Lo mismo aquí: alargar la lista de los entes cuyos supuestos derechos limitan tu libertad es una forma de "ampliar" tu libertad. Ahora no solamente tienes que preocuparte por no orinar sobre las papas fritas de tus semejantes humanos: también debes pensar en las papas fritas de las orugas, de los grillos y de las Aedes aegypti, todos ellos parte de esa "naturaleza" con derecho a vida igual que tú.

Este enfoque budista, este amor por la vida en toda su abundancia, ese no matarás perentorio y extensible hasta al más humilde bacterium, esa exquisita sensibilidad, impresionaría, y hasta seduciría, si uno no sospechara que forma parte de una, digamos, técnica, mediante la cual se busca achicar la libertad de los individuos para que no interfieran en los planes de reelección de la clase dominante, haciéndoles creer a dichos individuos que aspirar a una vida algo más libre y más interesante que la que se tiene es síntoma de oprobioso egoísmo. Y de hecho, la técnica está bien pensada: no se me ocurre ninguna prohibición, ninguna opresión, ninguna barbaridad, que no sea en principio susceptible de una justificación ecológica post facto. Los Nazis, con su valiente plan de diezmar la población humana de todo un continente, era la gente más ecológica del mundo.

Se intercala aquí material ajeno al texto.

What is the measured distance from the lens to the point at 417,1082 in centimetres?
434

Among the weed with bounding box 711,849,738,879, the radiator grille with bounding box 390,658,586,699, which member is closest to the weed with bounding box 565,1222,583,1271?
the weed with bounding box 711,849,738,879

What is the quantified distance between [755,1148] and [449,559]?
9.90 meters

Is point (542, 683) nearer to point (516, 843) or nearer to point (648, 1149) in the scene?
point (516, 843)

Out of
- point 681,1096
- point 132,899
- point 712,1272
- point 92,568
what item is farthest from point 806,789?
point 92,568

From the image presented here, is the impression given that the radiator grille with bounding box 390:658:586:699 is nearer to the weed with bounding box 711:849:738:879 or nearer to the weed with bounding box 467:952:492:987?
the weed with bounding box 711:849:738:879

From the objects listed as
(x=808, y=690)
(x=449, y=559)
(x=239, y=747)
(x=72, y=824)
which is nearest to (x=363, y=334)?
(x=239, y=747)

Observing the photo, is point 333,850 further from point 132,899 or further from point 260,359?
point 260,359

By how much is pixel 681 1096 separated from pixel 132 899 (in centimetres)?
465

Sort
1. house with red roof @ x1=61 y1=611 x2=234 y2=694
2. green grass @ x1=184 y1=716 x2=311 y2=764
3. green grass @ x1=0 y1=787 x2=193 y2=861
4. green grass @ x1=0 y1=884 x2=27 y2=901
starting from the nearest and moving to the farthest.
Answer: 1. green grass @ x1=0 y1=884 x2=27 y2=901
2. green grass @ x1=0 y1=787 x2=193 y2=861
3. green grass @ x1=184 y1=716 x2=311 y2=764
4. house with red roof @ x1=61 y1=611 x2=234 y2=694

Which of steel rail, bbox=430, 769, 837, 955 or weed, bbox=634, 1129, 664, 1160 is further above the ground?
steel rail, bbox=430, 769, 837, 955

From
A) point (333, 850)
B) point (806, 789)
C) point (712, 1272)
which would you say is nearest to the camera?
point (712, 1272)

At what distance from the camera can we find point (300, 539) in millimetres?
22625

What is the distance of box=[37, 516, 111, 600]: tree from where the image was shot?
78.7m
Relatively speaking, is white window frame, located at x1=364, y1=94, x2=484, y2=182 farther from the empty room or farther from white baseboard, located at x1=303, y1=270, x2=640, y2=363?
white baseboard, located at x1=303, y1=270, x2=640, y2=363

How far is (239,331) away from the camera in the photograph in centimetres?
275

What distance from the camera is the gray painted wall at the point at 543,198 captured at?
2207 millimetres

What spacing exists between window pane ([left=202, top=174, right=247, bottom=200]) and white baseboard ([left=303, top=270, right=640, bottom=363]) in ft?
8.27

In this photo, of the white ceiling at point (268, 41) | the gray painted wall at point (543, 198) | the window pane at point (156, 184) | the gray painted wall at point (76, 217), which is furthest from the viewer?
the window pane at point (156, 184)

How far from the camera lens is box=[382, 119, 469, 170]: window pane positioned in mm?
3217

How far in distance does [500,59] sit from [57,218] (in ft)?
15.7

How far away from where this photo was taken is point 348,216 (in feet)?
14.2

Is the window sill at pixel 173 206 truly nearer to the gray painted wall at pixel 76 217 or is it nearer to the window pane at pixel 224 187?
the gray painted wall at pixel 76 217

Este show dará mucho de sí: es una promesa.

En la contracara, yace el principio neoliberal que busca proteger al mercado, como si fuera un ser vivo. Actualmente la gran lucha en el mundo tiene que ver, en definitiva, con los dos conceptos opuestos de libertad, el uno profundamente ecohumanista, y el otro basado en la codicia.

Este párrafo, Tati, es un buen ejemplo de por qué no volveré a leerte. Acusar a quienes quieren intercambiar libremente recursos con sus semejantes en beneficio mutuo (porque una transacción libre es de mutuo beneficio prácticamente por definición), en paz y con las reglas claras - acusar a tales personas de "codicia", es como acusar a quienes quieren relacionarse y casarse libremente por amor sin importar género ni otros prejuicios sociales, de "lujuria" o "egoísmo" (al estilo de algún prelado católico que escribe para el otro diario). Es ruin, es vil, es indigno de quien aspire a ejercer un periodismo responsable. Eso sí, es perfectamente coherente con esa visión autoritaria, colectivista y elitista que quiere imponer sobre nosotros, y en pos de la cual necesita que olvidemos lo que significa ser libres, y que el diccionario se reescriba en consecuencia.

Lo siento, pero para vaciar el aguacate necesitará algún utensilio más adecuado para la tarea que un manojo de sustantivos abstractos y un vademécum emepedeísta. Aprende a escribir primero, luego veremos.